Description of Projects


KDI - Co-evolution of Knowledge Networks and 21st Century Organizational Forms: Computational Modeling and Empirical Testing.

Abstract:

Today, information technology is radically altering organizations and we can use that same technology to inter-university project to study the evolution of new organizational forms in the 21st century. That is the opinion of Kathleen M. Carley, one of the Principle investigators on a new $1.5 million research grant from a National Science Foundation as part of the Knowledge and Distributed Intelligence Initiative that will support a three-year inter-disciplinary inter-university project on new forms of organizing. Researchers will explore how new information technologies are shaping communication networks and how these networks are changing the way 21st century organizations will perform. As noted by Carley, "One of the most exciting things about this project is that it is bringing together computational models of organizations with actual data on real organizations with experimental data on team performance to create a better understanding of how the structure of the organization influences and is influenced by information technology."

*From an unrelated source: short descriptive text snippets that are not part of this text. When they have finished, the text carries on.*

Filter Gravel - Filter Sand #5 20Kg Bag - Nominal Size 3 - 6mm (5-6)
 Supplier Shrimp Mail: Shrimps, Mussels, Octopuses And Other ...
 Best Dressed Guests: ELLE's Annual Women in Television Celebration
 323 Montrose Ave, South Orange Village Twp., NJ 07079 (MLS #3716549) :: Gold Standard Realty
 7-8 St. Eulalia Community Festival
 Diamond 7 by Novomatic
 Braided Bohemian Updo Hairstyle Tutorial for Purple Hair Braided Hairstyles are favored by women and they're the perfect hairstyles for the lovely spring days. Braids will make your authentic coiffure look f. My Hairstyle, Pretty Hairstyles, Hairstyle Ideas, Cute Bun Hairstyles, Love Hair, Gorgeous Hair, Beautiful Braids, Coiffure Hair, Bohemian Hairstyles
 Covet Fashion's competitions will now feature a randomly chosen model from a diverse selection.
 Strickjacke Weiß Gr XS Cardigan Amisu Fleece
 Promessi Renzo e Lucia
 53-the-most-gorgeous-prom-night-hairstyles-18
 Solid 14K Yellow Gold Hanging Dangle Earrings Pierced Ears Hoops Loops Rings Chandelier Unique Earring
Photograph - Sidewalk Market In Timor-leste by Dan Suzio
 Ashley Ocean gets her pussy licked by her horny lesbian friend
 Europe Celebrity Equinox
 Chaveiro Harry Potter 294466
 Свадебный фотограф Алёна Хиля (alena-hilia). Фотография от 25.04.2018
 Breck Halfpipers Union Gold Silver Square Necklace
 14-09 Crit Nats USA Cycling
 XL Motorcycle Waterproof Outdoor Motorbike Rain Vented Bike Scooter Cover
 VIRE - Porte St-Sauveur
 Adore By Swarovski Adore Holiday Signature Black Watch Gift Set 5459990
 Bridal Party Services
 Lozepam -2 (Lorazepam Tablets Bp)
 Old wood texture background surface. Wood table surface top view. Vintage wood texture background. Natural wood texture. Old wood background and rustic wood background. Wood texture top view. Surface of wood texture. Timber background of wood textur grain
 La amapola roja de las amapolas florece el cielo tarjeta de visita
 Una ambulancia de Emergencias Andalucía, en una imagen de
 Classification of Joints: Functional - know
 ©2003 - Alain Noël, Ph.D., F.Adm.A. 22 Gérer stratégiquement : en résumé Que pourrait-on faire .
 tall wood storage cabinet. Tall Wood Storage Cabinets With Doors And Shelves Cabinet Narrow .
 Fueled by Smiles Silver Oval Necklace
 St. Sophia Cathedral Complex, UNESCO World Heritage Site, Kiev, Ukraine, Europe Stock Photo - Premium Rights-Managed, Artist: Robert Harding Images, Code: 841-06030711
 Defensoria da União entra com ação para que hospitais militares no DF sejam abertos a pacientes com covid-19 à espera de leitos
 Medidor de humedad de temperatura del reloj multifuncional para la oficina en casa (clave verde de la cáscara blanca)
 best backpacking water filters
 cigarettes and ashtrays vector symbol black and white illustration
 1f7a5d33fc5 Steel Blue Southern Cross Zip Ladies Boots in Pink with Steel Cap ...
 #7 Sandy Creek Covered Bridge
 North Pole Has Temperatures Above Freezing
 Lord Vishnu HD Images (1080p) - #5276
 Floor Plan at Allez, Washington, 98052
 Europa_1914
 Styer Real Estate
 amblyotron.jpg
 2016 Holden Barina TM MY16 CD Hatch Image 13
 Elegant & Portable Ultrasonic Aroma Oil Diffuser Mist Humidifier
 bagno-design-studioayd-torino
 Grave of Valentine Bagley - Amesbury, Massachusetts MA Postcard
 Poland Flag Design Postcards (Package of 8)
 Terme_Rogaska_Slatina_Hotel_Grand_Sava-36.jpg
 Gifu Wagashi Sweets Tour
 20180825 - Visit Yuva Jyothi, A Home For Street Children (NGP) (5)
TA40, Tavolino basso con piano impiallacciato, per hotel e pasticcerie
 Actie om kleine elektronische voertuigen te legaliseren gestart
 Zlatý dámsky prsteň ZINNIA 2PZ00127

According to Carley, new information technologies such as "intranets" "connect people with common interests, skills, and resources creating a knowledge network and providing the organization with a visible organizational memory. As a result, new forms of organizing are made possible, and at the same time the complexity of the organization is increasing. We need new ways of understanding and reasoning about social and knowledge networks. Computational modeling and analysis is such a method."

The research team is itself a knowledge network with expertise in communication, computer science, engineering, psychology, sociology, organization science, social networks, statistics and urban planning. The interdisciplinary, inter-university team includes Kathleen M. Carley from Carnegie Mellon University, Noshir Contractor, Stanley Wasserman, and Andrea Hollingshead from the U. of I., Ray Levitt, John Kunz, and Francoise Bar from Stanford University and Peter Monge and Janet Fulk from the University of Southern California.

The project team will study how knowledge networks evolve in theory and in practice. With a novel blending of computational modeling and field studies the team will look at the impact of changes in IT and incentive systems on organizational performance and learning. The computational effort will be based on multiple models. According to Kathleen M. Carley, a Carnegie Mellon professor of sociology and organizations and director of CASOS, this study will be "the first large scale application in which multiple computational models of organizations are simultaneously used to generate hypotheses and explore theoretical implications for organizations." Field data will be drawn from at least a dozen organizations. In order to accommodate the increasingly global nature of network organizations the project will include multinational organizations and several organizations based outside the United States. The team expects to produce, according to Noshir Contractor, a University of Illinois professor of speech communication and psychology and one of the principal investigators, "the first comprehensive, interdisciplinary test to explain and predict the evolution of knowledge networks and network organizations."

The NSF Knowledge and Distributed Intelligence Initiative for the 21st Century was established in 1997. The NSF established its initiative to create networked systems that increase the availability of information; develop a better understanding of the nature of intelligence; design new ways of advancing knowledge; and provide a fund for multidisciplinary research about knowledge investments.